Les opérateurs télécoms devront mettre le paquet sur le développement de l’internet haut débit. C’est l’une des conclusions majeures de la note d’orientation stratégique de l’Agence nationale de règlementation des télécommunications (ANRT) que vient de valider le chef du gouvernement. Celle-ci a en effet fixé les principaux objectifs chiffrés que le secteur devra atteindre d’ici 2018. Il en ressort que des efforts considérables devront être faits pour développer le nombre d’abonnés à internet. En tout, l’ANRT table sur un parc de 22 millions d’abonnés à Internet, contre 10 millions à fin 2014. Et encore, les opérateurs devront s’assurer qu’un maximum de ces clients ait accès au haut, voire au très haut débit. Pour y arriver, le secteur des télécoms est appelé à capitaliser sur le Plan de développement du haut débit lancé en 2012 et qui vise à permettre à l’ensemble de la population d’avoir accès à un débit internet d’au moins 2m/s d’ici dix ans. Le récent octroi par l’ANRT des licences 4G aux trois opérateurs permet de franchir un premier pas dans ce sens, vu que les cahiers des charges imposés par le régulateur prévoient la couverture d’au moins 65% de la population par cette nouvelle technologie du haut débit.

L’atteinte de cet objectif devrait commencer, selon la note d’orientation stratégique, par la réalisation d’un recensement et des consultations à partir du premier semestre 2016 afin de couvrir 25% de la population par des infrastructures terrestres destinées au haut débit mobile. La démarche qui sera suivie par l’ANRT est de privilégier les projets assurant une couverture par au moins deux opérateurs, et ce dans le but de permettre aux citoyens de bénéficier de la concurrence entre les opérateurs. De même, «pour compléter la couverture de la population restante qui n’aurait pas été couverte par des réseaux terrestres, une étude sera lancée en 2015 pour examiner les possibilités de leur desserte en recourant à des technologies par satellite», annonce l’ANRT. C’est dire qu’aux yeux du régulateur des télécoms, ainsi que de sa tutelle, tous les moyens sont bons pour que tout le monde ait accès au haut débit.

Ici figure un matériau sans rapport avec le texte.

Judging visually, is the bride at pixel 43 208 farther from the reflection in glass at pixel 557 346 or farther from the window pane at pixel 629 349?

La croissance de la clientèle sera plus faible

Au niveau des objectifs d’abonnements à la téléphonie mobile et fixe, les ambitions sont légèrement moins importantes. Alors que le parc global sur ces deux segments était constitué de 47 millions d’abonnés à fin 2014, l’ANRT table sur 50 millions d’abonnés dans le mobile et 2 millions pour le fixe à l’horizon 2018. Sur le premier segment, cet objectif confirme le ralentissement de la croissance du parc enclenché ces dernières années. Si l’on se réfère aux objectifs de la précédente note d’information échue depuis 2013 et qui prévoyait seulement 32 millions d’abonnés (pour le mobile et le fixe cumulé) à cette date là, on se rend rapidement compte que le dépassement de ce seuil a provoqué une saturation du marché qui rend naturellement les prévisions futures de croissance moins importantes que par le passé. Pour ce qui est du segment du fixe en revanche, l’agence a dû faire avec la nouvelle tendance, qui n’est d’ailleurs pas exclusive au Maroc, et selon laquelle ce marché est en décroissance depuis quelques années. A fin 2014, le parc de la téléphonie fixe était constitué de 2,48 millions ; on espère le maintenir au dessus du seuil symbolique des 2 millions d’ici 2018.

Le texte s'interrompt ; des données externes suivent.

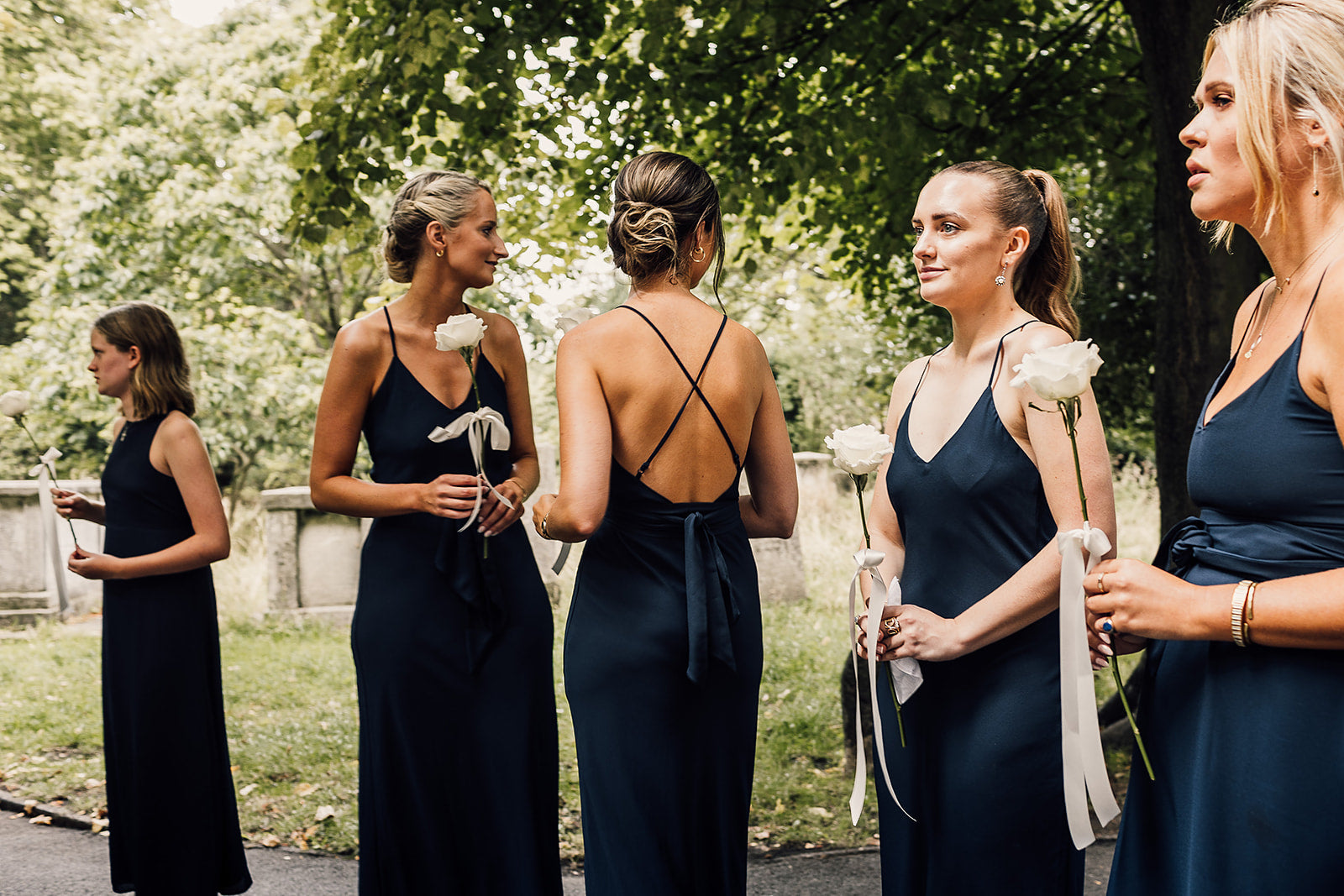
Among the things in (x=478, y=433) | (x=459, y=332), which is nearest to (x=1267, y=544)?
(x=459, y=332)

Cela devrait passer, entre autres, par l’intérêt qui sera accordé par le régulateur à la dynamisation du dégroupage de la boucle et la sous-boucle locale afin de renforcer l’offre des opérateurs sur ce segment.
Sur le volet financier, l’objectif porte sur un chiffre d’affaires sectoriel de 34 milliards de DH à l’horizon 2018. Cela constitue une légère amélioration par rapport aux résultats dégagés au terme de la précédente note d’orientation où le chiffre d’affaires du secteur est ressorti à 33 milliards de DH, en baisse de 4% sur le sillage des prix. Cette donne impacte les ambitions du régulateur en matière d’investissement à mener par les opérateurs.
En effet, il reconnaît dans sa note d’orientation qu’il faut aujourd’hui un cadre de régulation pouvant apporter aux consommateurs les garanties nécessaires en matière de qualité des services, tout en permettant aux acteurs du marché de rentabiliser leurs investissements. Ce sera là l’un des grands défis qu’aura à relever l’ANRT sur les quatre prochains exercices.